Request A :: According to the checkpointing text, on which kind of Condor pool is the checkpointing library of the "standard" universe available?

Support for Long Running Jobs via User-level Checkpointing
Note: all of the examples can be found on the Condor server under
/opt1/condor/examples/checkpoint
Introduction
One of the main drawbacks of the current Condor pool arrangement is that if jobs are running when a user logs into a PC then the job may be killed if there is significant local use of the PC. Normally this will result in any output from the Condor job being lost. It could be the case that a job has been running most of the night and yet the computation is in vain as the job is evicted the following morning. Obviously this limits the throughput of longer running jobs (and here "longer" could mean more than around twenty minutes) and is wasteful of electricity. A way of improving the situation is possible though a process known as user-level checkpointing [here "user-level" is in the sense that the user needs to do the work rather than leaving it to some other program].
A checkpoint contains the frozen state of the program such that the program may be restarted (possibly on a different machine) from the point at which it was terminated so that little (ideally zero) computational effort is lost. In the so-called "standard" Condor universe, it is possible to link application codes against a Condor checkpointing library which makes the checkpointing process completely transparent. Unfortunately this is only available on UNIX-based pools and cannot be used with the Windows-based ARC Condor pool.

Request B :: Retype the portion of the listing that starts at the line containing "Between (x=625, y=225)" and ends at the final line of the listing, including both ends.

Data for processing ::
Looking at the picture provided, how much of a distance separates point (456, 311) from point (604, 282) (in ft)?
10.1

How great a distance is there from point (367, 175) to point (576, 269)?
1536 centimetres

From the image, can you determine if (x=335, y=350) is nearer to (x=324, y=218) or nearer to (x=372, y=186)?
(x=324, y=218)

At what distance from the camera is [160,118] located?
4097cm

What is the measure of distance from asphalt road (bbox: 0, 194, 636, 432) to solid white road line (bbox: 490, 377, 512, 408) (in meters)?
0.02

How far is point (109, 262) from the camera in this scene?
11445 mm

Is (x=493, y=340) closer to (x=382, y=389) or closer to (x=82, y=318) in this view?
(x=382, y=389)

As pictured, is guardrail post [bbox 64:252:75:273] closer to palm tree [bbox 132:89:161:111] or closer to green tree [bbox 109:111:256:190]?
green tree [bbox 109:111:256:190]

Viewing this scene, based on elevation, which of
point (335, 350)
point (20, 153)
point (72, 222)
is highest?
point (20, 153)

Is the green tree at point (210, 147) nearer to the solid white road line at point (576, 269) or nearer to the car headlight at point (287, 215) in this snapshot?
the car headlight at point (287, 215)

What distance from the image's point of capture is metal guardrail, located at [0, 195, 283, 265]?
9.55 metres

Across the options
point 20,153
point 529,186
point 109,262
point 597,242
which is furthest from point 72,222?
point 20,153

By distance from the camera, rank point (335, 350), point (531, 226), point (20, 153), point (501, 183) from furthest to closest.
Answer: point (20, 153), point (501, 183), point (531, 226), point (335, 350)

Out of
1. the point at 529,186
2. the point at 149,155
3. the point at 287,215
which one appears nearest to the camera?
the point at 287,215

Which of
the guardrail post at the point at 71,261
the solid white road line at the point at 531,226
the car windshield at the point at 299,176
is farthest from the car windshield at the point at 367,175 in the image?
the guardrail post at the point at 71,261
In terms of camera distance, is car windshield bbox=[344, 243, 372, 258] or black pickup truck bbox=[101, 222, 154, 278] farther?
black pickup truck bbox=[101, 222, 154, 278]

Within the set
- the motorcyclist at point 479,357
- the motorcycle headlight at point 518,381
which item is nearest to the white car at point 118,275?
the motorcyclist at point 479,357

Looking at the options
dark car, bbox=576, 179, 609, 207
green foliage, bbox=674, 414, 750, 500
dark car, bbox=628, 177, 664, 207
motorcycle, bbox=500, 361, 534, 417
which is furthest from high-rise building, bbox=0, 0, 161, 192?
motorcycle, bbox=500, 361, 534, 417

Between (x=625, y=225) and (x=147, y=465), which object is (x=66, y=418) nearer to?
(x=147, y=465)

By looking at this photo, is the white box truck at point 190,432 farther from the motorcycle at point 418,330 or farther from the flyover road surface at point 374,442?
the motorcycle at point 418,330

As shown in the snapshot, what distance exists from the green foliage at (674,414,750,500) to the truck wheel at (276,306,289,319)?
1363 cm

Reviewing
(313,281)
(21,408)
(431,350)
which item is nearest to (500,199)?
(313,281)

Exercise solution A :: It is available only on UNIX-based pools.

Exercise solution B ::
Between (x=625, y=225) and (x=147, y=465), which object is (x=66, y=418) nearer to?
(x=147, y=465)

By looking at this photo, is the white box truck at point 190,432 farther from the motorcycle at point 418,330 or farther from the flyover road surface at point 374,442?
the motorcycle at point 418,330

As shown in the snapshot, what distance exists from the green foliage at (674,414,750,500) to the truck wheel at (276,306,289,319)?
1363 cm

Reviewing
(313,281)
(21,408)
(431,350)
which item is nearest to (500,199)?
(313,281)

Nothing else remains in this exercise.